The video froze. Logs filled the screen. Somewhere in the stack, FFmpeg was running — pulling, encoding, streaming. You know it works. But is it GDPR compliant?
FFmpeg is one of the most powerful open-source tools for processing audio and video. It’s fast, flexible, and battle-tested. But GDPR is strict. It demands clear rules for how you handle personal data. If your media contains identifiable faces, voices, or metadata tied to individuals, that processing is already personal data under GDPR. This means FFmpeg can be part of a GDPR compliance audit.

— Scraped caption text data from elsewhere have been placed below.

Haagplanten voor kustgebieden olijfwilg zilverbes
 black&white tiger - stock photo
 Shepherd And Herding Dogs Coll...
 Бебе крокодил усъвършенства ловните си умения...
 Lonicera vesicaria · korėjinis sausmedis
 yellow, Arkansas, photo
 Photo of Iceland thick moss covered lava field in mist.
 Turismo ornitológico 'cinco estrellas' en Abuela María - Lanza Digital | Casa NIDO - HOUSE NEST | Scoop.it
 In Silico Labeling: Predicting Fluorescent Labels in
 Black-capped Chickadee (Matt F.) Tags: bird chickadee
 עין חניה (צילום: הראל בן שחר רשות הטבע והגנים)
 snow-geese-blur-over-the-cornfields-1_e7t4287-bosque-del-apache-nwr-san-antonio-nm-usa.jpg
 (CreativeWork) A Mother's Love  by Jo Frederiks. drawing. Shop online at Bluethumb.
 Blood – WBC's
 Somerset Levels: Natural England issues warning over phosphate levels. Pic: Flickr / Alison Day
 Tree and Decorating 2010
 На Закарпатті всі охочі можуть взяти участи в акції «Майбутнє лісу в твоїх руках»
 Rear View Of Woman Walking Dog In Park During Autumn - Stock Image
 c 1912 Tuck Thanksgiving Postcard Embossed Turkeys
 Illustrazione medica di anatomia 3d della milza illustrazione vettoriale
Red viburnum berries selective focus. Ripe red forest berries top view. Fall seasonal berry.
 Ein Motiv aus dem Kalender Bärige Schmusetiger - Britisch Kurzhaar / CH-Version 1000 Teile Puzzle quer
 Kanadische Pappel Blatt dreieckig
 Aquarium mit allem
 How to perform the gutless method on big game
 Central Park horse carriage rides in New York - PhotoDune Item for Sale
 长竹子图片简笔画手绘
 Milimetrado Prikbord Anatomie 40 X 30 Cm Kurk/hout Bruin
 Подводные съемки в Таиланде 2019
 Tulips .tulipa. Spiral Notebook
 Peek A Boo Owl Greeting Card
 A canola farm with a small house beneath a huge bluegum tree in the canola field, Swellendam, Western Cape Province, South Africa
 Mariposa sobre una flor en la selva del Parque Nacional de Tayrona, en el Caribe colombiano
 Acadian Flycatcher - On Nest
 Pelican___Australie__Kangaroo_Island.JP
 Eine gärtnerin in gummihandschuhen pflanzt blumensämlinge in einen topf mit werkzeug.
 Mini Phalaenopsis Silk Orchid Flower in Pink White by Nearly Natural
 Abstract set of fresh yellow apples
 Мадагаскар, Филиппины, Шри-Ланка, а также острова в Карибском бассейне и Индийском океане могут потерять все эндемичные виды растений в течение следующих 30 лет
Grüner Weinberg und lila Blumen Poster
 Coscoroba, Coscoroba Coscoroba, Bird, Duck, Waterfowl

GDPR compliance with FFmpeg starts with scope analysis. Identify where personal data appears in the media stream. Check the raw files, intermediate outputs, and logs. FFmpeg by default keeps metadata tags from the input unless you strip them. Those tags can contain names, locations, timestamps, and unique device IDs. Engineers should use FFmpeg’s -map_metadata -1 flag to remove all metadata when it’s not required.
Encryption and secure transport are next. GDPR requires proper safeguards against unauthorized access. If FFmpeg streams directly, use a secure protocol like HTTPS or SRT over TLS. When storing files, encrypt at rest. Combine FFmpeg’s processing with storage solutions that meet GDPR’s security standards.